The Continental's all-wheel-drive system moves to a rear-biased (40:60) torque split. The all-aluminum suspension has new uprights, the track is wider, and the steering has been recalibrated. The car is 143 pounds lighter overall, and Bentley predicts a minor increase in fuel economy, from 10/17 mpg to 12/19 mpg (preliminary estimate). As to the new car's driving character, project leader Paul Jones promises, "the agility of the Continental GT Speed with a better ride than the standard car".
A second engine option
A bigger change, however, is coming. Late next year, the Continental GT will add a second engine choice: an all-new 4.0-liter V-8. Although the V-8 is being developed with Audi, it, like the W-12, will be built at Crewe.
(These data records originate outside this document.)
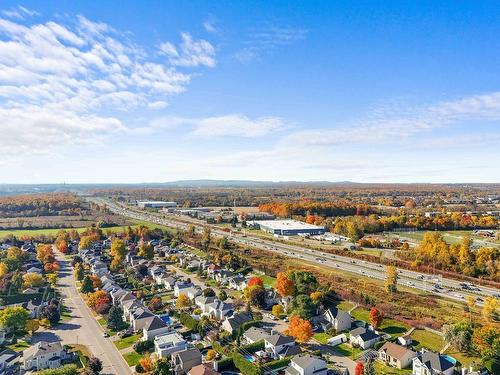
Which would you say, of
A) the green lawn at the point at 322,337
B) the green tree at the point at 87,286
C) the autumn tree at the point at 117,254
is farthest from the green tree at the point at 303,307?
the autumn tree at the point at 117,254

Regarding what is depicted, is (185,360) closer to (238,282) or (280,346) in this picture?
(280,346)

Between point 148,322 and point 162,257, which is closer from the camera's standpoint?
point 148,322

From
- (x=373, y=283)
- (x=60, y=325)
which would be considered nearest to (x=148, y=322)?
(x=60, y=325)

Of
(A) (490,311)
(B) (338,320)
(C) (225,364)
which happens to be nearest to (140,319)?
(C) (225,364)

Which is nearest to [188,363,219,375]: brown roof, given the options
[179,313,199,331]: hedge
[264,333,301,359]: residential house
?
[264,333,301,359]: residential house

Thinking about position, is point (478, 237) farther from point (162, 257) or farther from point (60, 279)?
point (60, 279)
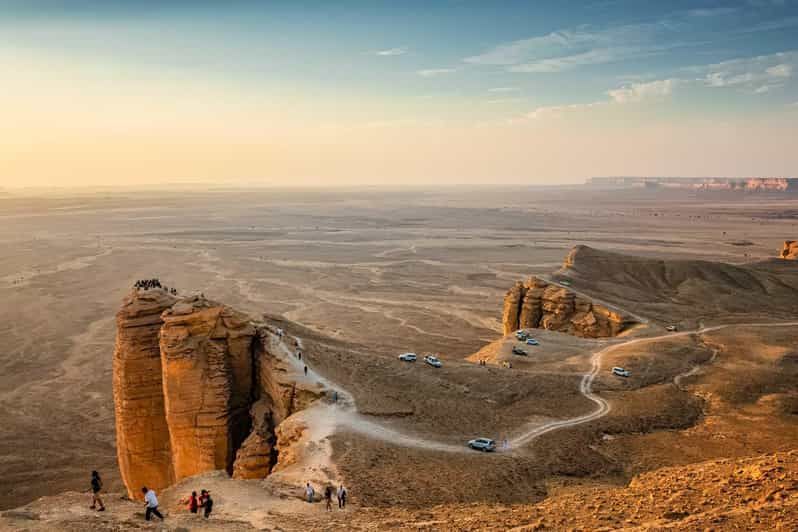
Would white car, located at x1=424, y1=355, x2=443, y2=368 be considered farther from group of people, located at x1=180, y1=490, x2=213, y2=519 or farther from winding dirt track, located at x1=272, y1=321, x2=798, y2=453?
group of people, located at x1=180, y1=490, x2=213, y2=519

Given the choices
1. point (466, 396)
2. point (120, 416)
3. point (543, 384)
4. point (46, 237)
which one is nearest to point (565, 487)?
point (466, 396)

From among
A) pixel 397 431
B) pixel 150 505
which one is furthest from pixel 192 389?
pixel 150 505

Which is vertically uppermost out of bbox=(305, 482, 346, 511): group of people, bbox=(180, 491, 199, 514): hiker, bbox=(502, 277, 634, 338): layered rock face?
bbox=(180, 491, 199, 514): hiker

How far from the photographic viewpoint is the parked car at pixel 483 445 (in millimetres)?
30922

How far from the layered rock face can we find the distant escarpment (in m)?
48.2

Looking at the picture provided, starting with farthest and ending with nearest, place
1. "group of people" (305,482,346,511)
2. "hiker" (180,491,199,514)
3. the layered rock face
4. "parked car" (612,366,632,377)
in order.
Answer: the layered rock face < "parked car" (612,366,632,377) < "group of people" (305,482,346,511) < "hiker" (180,491,199,514)

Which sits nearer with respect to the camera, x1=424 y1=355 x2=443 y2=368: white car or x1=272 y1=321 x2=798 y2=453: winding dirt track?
x1=272 y1=321 x2=798 y2=453: winding dirt track

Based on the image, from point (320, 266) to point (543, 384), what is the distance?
109m

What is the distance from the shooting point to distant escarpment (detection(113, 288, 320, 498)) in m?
33.7

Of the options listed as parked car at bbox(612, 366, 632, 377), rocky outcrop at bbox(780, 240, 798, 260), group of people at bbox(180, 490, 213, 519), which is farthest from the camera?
rocky outcrop at bbox(780, 240, 798, 260)

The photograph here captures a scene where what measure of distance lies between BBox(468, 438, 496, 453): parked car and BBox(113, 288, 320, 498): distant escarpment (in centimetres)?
944

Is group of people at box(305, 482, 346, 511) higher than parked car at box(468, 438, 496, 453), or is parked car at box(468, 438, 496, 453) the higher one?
group of people at box(305, 482, 346, 511)

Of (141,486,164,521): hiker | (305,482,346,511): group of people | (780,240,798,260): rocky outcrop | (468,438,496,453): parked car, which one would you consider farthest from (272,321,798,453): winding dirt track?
(780,240,798,260): rocky outcrop

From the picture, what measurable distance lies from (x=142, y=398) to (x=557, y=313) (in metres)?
54.8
Bentley isn't ready to talk about output (expect to hear more at this spring's Geneva auto show), but the company promises a 40 percent reduction in emissions. Bentley bosses insist that the 4.0-liter won't be an entry-level model, and that the V-8 and the W-12 will be positioned side-by-side.
A cohesive showroom
Also side-by-side, at least in the showroom, will be the new coupe and the current GTC convertible and Flying Spur sedan, which aren't due for their redesign quite yet. Perhaps that's another reason for the evolutionary styling.
"We felt we had to be very cautious," says van Braekel. Indeed, a new coupe that looked dramatically different would make its sedan and convertible siblings look old. Instead, the new Continental GT advanced the family look, but does it carefully.